Background information
- Born: Priscila Nogueira January 25, 1983 (age 43) Rio de Janeiro, Brazil
- Genre: Funk carioca
- Occupations: Singer, songwriter, dancer
- Years active: 2014–present
- Labels: Universal Music Group; ONErpm; Altafonte; Tratore;

= Pepita (artist) =

Priscila Nogueira (born in Rio de Janeiro on January 25, 1983), better known as Pepita or Mulher Pepita, is a Brazilian singer, songwriter, actress, and dancer. She is notable for being one of the first transgender funk carioca singers in Brazil and for her LGBTQ activism.

== Biography ==
Pepita began her career as a funk dancer. While performing in nightclubs in Rio de Janeiro, the singer was given the song Tô à Procura de um Homem by a friend, and immediately launched her musical career. Her first show was in the city of São Paulo.

In 2014, a video of the artist dancing leaked online. With the video going viral, Pepita quickly gained significant visibility, becoming a meme in the Brazilian gay community. This success and fame culminated in the release of the artist's first EP, titled "Grandona pra Caralho" (one of the artist's catchphrases, which means "Huge as Fuck" in Portuguese, referring to derogatory comments made about her body).

In 2017, Pepita released the song "Chifrudo," in partnership with drag queen Lia Clark. In January, she also released "Uma Vez Piranha."

In January 2019, she starred in the music video for "Retrogado" by the Brazilian duo Phillipi & Rodrigo.
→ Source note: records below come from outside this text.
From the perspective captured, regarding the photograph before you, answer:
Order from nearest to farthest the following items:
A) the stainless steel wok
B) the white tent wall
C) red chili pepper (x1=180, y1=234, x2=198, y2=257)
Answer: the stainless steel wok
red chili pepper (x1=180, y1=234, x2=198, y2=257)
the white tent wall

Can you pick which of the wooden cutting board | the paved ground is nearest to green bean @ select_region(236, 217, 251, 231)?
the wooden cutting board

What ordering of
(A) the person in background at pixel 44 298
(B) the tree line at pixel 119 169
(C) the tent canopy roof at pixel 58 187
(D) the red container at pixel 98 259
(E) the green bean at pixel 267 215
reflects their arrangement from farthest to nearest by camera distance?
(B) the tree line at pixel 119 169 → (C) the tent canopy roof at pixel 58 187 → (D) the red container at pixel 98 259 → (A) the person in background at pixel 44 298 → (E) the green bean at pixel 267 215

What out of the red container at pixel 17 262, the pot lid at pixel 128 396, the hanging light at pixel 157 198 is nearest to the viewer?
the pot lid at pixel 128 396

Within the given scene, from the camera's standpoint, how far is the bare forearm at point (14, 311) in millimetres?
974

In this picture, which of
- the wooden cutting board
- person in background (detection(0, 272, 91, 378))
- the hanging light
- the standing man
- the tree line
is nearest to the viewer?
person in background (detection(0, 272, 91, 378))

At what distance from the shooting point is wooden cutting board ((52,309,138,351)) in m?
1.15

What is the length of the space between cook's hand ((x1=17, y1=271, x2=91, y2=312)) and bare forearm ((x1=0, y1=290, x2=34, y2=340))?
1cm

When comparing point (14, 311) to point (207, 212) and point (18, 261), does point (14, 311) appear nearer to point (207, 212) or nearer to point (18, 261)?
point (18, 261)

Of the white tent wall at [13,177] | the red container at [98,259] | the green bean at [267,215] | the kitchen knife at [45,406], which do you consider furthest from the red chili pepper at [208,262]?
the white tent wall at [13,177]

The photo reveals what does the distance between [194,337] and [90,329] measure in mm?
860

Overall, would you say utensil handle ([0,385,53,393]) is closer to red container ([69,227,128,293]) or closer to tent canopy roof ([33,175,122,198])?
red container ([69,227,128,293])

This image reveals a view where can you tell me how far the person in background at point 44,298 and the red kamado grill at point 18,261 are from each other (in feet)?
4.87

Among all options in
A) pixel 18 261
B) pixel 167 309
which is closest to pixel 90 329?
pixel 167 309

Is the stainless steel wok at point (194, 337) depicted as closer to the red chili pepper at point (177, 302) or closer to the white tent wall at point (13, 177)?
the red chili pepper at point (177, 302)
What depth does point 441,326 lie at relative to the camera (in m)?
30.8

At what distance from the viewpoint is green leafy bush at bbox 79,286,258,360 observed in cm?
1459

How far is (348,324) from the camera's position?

Based on the popularity she gained on social media, she created the segment "Cartas pra Pepita," (lit. 'Letters to Pepita') dedicated to reading stories sent in by fans and discussing everyday topics. The project later spawned a book, a play, and an interview program.

In 2022, Pepita legally adopted Lucca Antonio, the biological son from a previous relationship of her husband, Kayque Nogueira, and began publicly advocating for trans motherhood and the recognition of different family configurations.

In 2026, she became the first transgender person to get married on the SBT program Fábrica de Casamentos (lit. 'Wedding Factory'). Alongside Kayque, with whom she had already formalized their union during the pandemic, she participated in a new ceremony shown on the program, in which the couple reminisced about their relationship history and highlighted the representativeness of the celebration.